By Jim Kates
Flame in a stable admits the reader into engaged life in a poetically literate, deep, familiar, passionate, playful, and witty voice.
Flame in a stable by Martin Edmunds. Arrowsmith Press, 114 pages, $20.
Several poems by Martin Edmunds in Flame in a stable remind me perhaps too closely of those of Tatiana Shcherbina, the first Russian poet I ever translated: less word-driven than word-whipped, with associations of sounds falling on top of each other in their attempt to ‘be dragged and move the reader along:
(Martin Edmunds, “Morpho”)
(Tatiana Shcherbina, “Thallus”, my translation)
So, of course, I love them. I want to spout them out loud, like one spouts Dylan Thomas before having the faintest idea what he’s really talking about. But there’s a caveat here: the whipped word can also be word-drunk, even – perhaps especially – in the poems we love. The sheer exuberance of it all can divert the urgency of content into somersaults. A first reading of Flame in a stable raise my guard. A second reading overwhelmed all my defenses. These are poems to which I will return, more and more vulnerable each time.
Edmunds’ words and lines are indeed “safe / like a flame in a stable”, able to ignite in a conflagration that turns fodder into explosive and sends horses rushing. But then, among them, there are more thoughtful, gentler pieces, those that soothe the horses and lead them safely through the smoke:
Here, where the sound compulsions (“Winterfat turns into a whisper”) draw attention less to themselves and more to the poem as a whole, the reader is invited to deepen his reflection, to withdraw from the admiration spectacular. There are a lot of them, and they often end with the same kind of backstitch as “Ice” “The life I loved/didn’t love me back”, which might seem easy in less controlled hands, but which are well deserved. here. If I could, I would quote the poem-list in its entirety”With us“, ending with lines that turn the ease of pop song into a silent triumph:
The flames that burn brightest in this stable rage against the extinguishing of the light in the first section – “Talk about boring! I do not want to die. They burn the personal with the political in the second:
The controlled passion of this domesticated voice culminates in Part V, a long elegy “For Johnny” (echoing a shorter funeral poem, “The Twenty-Twentieth Year of Our Lord” at the beginning of the book) which would not have could never have been written by a Russian. , steeped in American history that spans Vietnam all the way to Covid.
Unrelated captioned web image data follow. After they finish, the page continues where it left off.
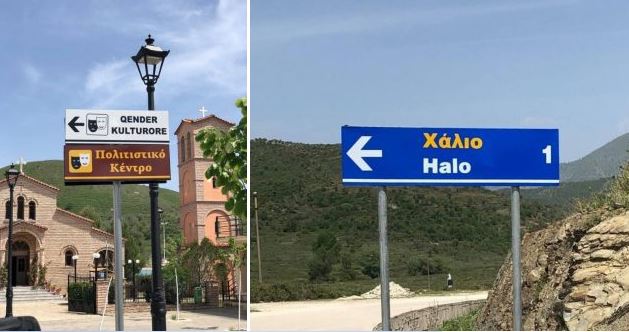 FOTO/Rama e ka shpallur zonë minoritare? Jugu i Shqipërisë mbushet me tabela greke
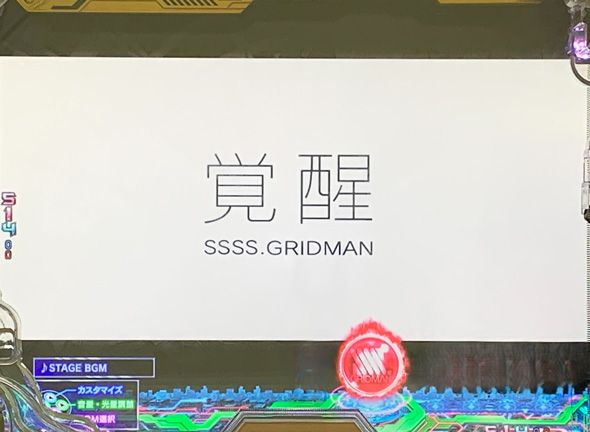 スマパチ SSSS.GRIDMAN 次回予告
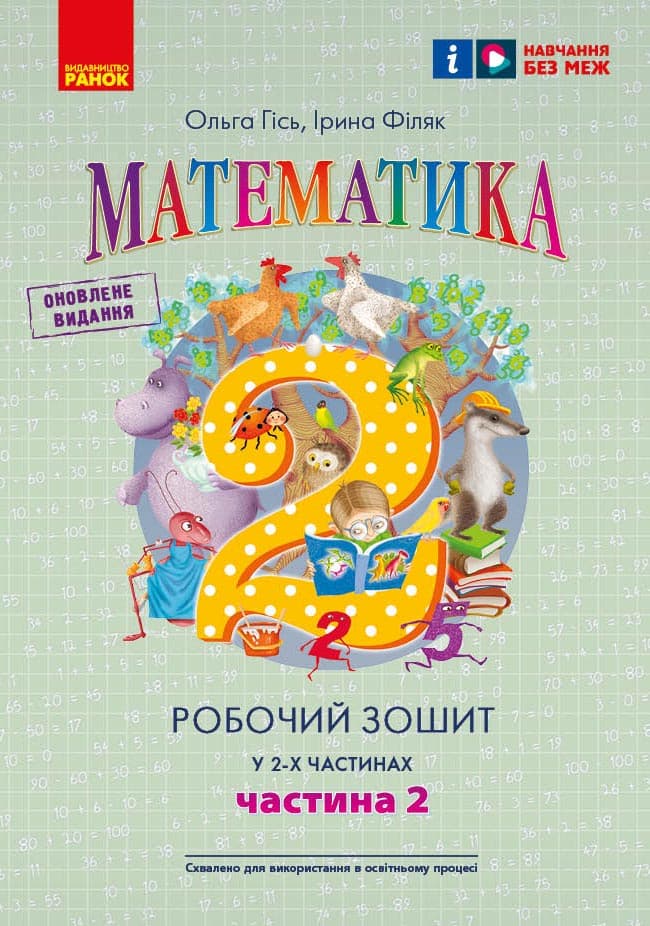 Робочий Зошит Математика. 2 клас. У 2-х частинах. Частина 2 (Гісь, Філяк), фото - 1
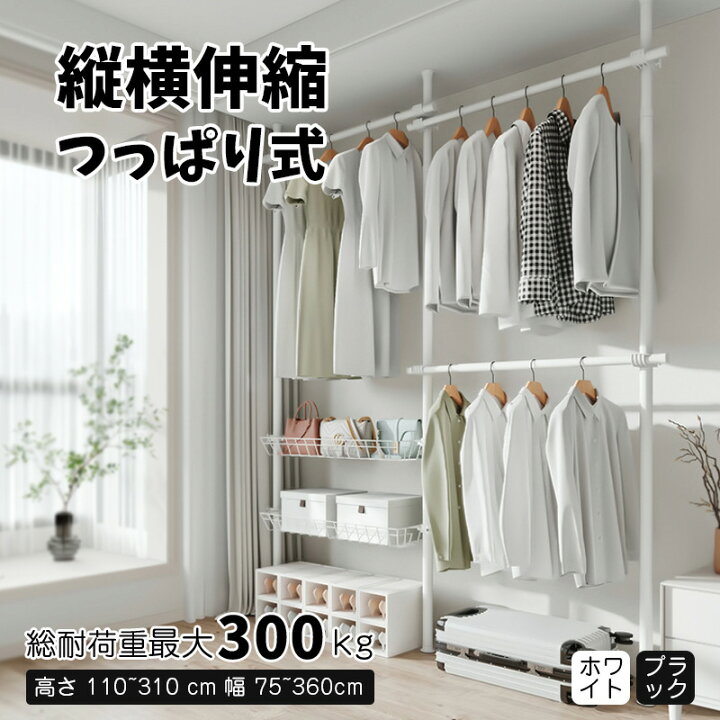 楽天市場】つっぱり式ハンガーラック 2段 3段 4段 伸縮 高さ 110-310cm 
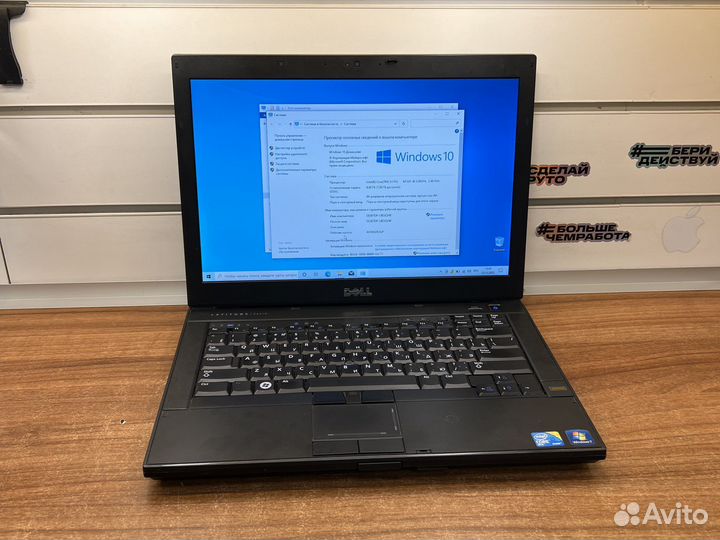 Ноутбук Dell E6410 4*2.4ghz/8/1TB SSD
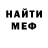 Amphetamine VHQ Daniya Kuramshina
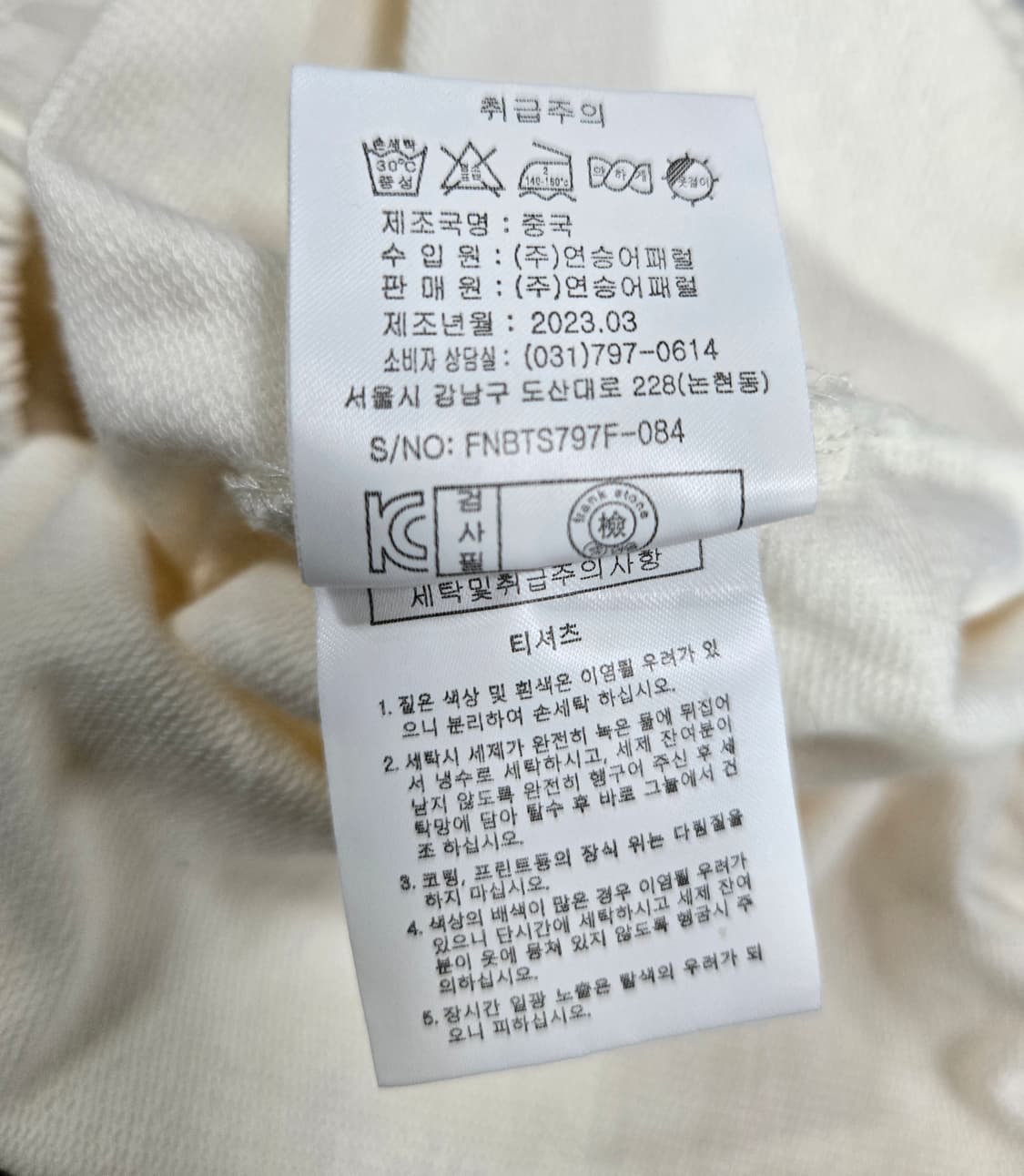 디즈니 x 프랭크스톤 미키마우스 반팔티 95~100 상품이미지10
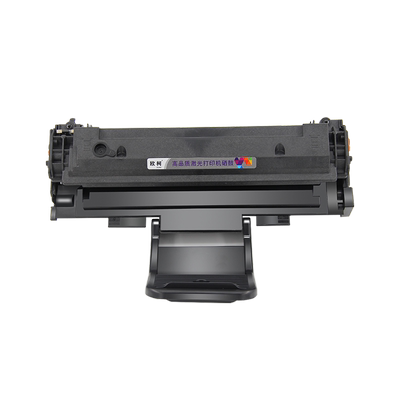 XE3200硒鼓3200MFP墨盒3200B碳粉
One of the advantages of mannered language like Edmunds’ is that it protects the writer (and reader) both from the dangers of discursive confessional journalism masquerading as verse and from an attitude prissy form for form. These poems are different. Flame in a stable admits me into committed life in a poetic, literate, ambitious, familiar, passionate, playful and witty voice – what more could you ask for?
J. Kates is a poet, journalist and critic, literary translator and president and co-director of Zephyr Press, a non-profit press that focuses on contemporary works in translation from Russia, Eastern Europe and Asia. His latest book is Paper-thin skin (Zephyr Press), a translation by Kazakh poet Aigerim Tazhi.